Yangon Airport (formerly: Rangoon) is now open for commercial flights, but only a few airlines fly to the crisis country – mostly via Bangkok or Kuala Lumpur. In addition, interested parties from 100 countries, including Germany, Austria and Switzerland, can apply for a tourist visa online again. But who wants that, under such conditions? What is emerging from Myanmar is sheer horror.

“Most of the young people from Bagan have migrated to the big cities like Yangon and Mandalay,” says businessman Ko Min, who grew up in the old royal city and, like so many others, started selling postcards and flowers to tourists as a schoolboy had earned money. “You have to look for other work now, for example as a construction worker or in bars and restaurants.” Because many families in the temple city were suddenly faced with the ruins of their existence, first due to the corona pandemic and then due to the overthrow.

Kyaw Kyaw from Bagan, who has been working in book production in Yangon for ten years, has now brought his younger siblings to the big city. “The rest of my family is in Bagan, but they no longer have jobs.” With part of his salary he supports the People’s Defense Forces (PDF): young men from the civil resistance who are now fighting for the freedom of the country with weapons and training in the dense jungle to fight the army. Many from Bagan have also joined the “People’s Defense Force,” says Kyaw Kyaw.
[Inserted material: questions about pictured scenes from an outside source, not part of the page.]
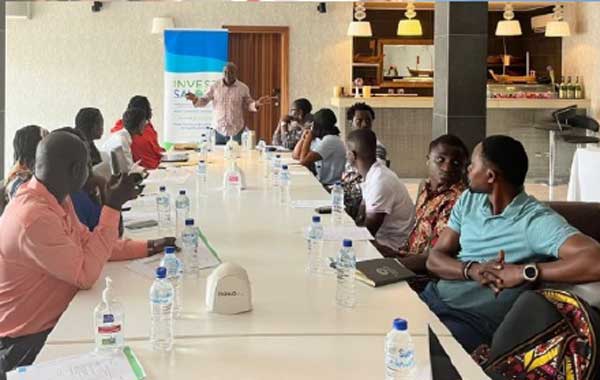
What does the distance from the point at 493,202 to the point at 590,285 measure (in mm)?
561

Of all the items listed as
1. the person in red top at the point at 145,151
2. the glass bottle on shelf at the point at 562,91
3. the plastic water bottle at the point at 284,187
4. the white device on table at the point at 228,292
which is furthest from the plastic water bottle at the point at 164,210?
the glass bottle on shelf at the point at 562,91

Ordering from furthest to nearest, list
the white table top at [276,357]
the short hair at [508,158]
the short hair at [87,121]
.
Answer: the short hair at [87,121]
the short hair at [508,158]
the white table top at [276,357]

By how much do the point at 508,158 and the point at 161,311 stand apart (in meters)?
1.61

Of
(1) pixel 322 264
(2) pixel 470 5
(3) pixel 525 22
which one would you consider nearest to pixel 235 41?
(3) pixel 525 22

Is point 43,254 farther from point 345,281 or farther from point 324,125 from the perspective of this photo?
point 324,125

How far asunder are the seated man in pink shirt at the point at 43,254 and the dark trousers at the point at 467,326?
4.18ft

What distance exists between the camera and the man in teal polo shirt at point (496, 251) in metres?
2.84

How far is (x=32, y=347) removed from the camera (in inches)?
104

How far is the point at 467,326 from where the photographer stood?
2.98m

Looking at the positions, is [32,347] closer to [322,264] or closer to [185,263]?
[185,263]

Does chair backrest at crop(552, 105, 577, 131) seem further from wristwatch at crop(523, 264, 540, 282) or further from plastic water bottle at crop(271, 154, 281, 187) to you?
wristwatch at crop(523, 264, 540, 282)

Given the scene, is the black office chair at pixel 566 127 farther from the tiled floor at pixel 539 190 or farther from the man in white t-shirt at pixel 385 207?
the man in white t-shirt at pixel 385 207

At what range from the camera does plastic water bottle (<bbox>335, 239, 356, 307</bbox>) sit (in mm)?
2565

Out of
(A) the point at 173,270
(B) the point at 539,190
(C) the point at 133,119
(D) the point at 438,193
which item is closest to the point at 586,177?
(D) the point at 438,193
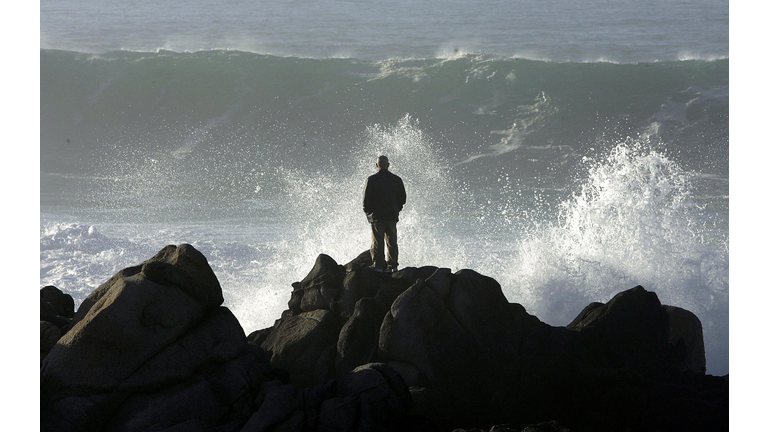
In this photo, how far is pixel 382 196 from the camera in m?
6.77

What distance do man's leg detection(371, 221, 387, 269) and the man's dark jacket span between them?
96 mm

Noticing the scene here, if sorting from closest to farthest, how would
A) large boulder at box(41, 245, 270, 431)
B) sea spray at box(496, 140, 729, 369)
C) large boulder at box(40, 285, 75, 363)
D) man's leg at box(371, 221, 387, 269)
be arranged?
1. large boulder at box(41, 245, 270, 431)
2. large boulder at box(40, 285, 75, 363)
3. man's leg at box(371, 221, 387, 269)
4. sea spray at box(496, 140, 729, 369)

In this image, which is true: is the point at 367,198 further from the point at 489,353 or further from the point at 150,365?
the point at 150,365


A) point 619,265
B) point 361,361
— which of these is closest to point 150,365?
point 361,361

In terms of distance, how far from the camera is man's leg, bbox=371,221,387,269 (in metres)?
6.91

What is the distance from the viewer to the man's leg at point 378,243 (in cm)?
691

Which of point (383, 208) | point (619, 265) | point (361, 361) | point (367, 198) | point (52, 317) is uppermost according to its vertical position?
point (367, 198)

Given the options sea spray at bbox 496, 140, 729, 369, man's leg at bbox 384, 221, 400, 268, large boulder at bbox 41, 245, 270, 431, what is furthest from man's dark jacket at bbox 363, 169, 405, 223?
sea spray at bbox 496, 140, 729, 369

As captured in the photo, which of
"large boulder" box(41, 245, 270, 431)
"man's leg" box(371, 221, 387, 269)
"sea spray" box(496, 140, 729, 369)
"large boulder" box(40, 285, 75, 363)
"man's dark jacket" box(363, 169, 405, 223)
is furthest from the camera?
"sea spray" box(496, 140, 729, 369)

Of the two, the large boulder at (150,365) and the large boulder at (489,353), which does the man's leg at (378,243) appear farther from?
the large boulder at (150,365)

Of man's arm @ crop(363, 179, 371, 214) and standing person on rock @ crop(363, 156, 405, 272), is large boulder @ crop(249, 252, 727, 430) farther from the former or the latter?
man's arm @ crop(363, 179, 371, 214)

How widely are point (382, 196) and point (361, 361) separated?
1809mm

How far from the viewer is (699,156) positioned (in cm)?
2480

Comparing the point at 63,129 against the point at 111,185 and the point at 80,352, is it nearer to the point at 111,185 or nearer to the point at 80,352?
the point at 111,185
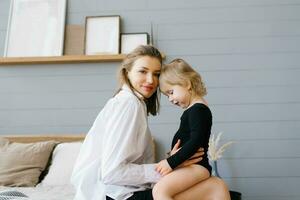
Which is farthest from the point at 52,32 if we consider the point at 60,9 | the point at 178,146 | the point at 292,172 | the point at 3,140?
the point at 292,172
Meanwhile, Bagan’s pagodas slumber at the bend of the Irrawaddy River, oblivious to the world. “The World Heritage site comprises eight sub-areas with over 3,500 monuments, which together with the landscape of rivers, lakes, caves, hills and farmland create a breathtaking atmosphere,” enthuses Unesco on its website.

From the 11th to the 13th century, the temple city in the central plain was the heart of the largest Buddhist empire in the Middle Ages, it is said. “The royal city played an outstanding economic, political and religious importance and was the center of the Bagan civilization.” Along with the temples of Angkor in Cambodia and the wonder of the world Borobodur on Java, Bagan is one of the most important archaeological sites in all of Southeast Asia.
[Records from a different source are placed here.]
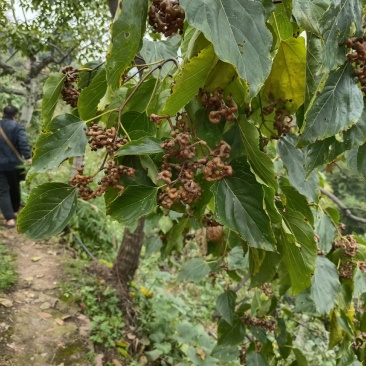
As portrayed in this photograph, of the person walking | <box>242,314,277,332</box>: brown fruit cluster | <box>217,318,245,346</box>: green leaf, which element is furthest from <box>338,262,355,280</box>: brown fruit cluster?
the person walking

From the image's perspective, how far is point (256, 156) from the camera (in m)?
0.63

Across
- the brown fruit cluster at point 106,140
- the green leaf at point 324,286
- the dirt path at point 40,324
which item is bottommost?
the dirt path at point 40,324

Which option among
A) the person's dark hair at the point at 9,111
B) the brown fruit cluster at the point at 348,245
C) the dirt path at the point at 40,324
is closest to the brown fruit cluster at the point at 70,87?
the brown fruit cluster at the point at 348,245

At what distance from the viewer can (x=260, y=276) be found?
0.95m

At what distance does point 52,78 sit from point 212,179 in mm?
455

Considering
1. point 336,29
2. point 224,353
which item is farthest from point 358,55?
point 224,353

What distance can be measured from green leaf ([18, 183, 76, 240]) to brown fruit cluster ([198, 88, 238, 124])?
12.2 inches

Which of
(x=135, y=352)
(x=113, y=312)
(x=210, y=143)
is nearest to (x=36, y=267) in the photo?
(x=113, y=312)

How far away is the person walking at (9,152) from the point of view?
3613 mm

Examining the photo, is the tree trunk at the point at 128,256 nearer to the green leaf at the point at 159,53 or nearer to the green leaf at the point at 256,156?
the green leaf at the point at 159,53

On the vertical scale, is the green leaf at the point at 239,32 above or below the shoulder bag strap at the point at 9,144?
above

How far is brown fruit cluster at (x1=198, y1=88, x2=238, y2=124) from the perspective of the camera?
61 cm

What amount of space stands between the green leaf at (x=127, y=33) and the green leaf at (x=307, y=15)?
23 cm

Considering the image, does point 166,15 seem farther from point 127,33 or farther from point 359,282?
point 359,282
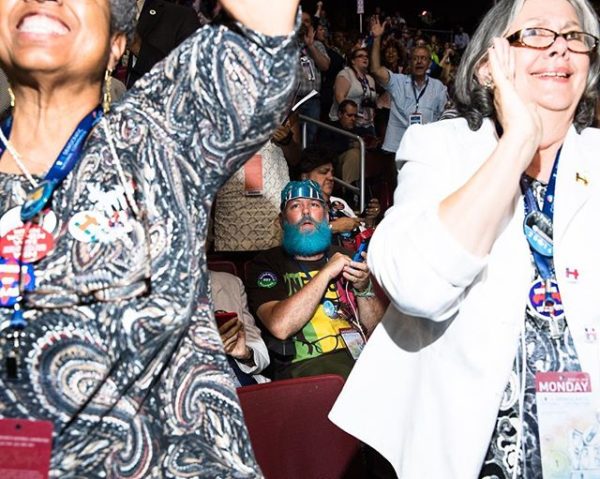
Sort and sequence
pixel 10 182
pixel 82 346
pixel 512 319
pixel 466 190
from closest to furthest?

According to official figures, 4.3 million international tourists came to Myanmar in 2019. Most also traveled to Bagan. There have always been better and worse times – the latter for example in the rainy season between July and September, when the flow of visitors decreased. “Usually we get by and we know how to get through such lulls,” says businessman Ko Min. “But first with Covid and then with the coup, it’s been almost three years now and we don’t know what will happen.”

Many are already selling their land to survive. Others have converted what were once tourist restaurants into tea shops for locals, at massive financial cost. “I worry if Bagan will ever recover.” The governments of most countries strongly advise against trips to the crisis-ridden country. “There is currently a warning against traveling to Myanmar. German nationals are recommended to leave the country,” says the website of the Federal Foreign Office.

According to junta data, more than 42,000 foreigners, mainly from China, India and Thailand, entered the country between April and June. However, they were not there for fun, but almost without exception on a business trip.

“Who comes to Myanmar for fun?” asks Paing Paing Thaw, who ran a successful travel company for European and American guests up until the coup. Almost all of her customers have also traveled to Bagan, she says. But now the hotels and restaurants there are closed, and she too had to shut down her company. Since then, Paing Paing has had hardly any income. But safety comes first, she says: “Even if tourists came, I wouldn’t dare to organize the trip for them.”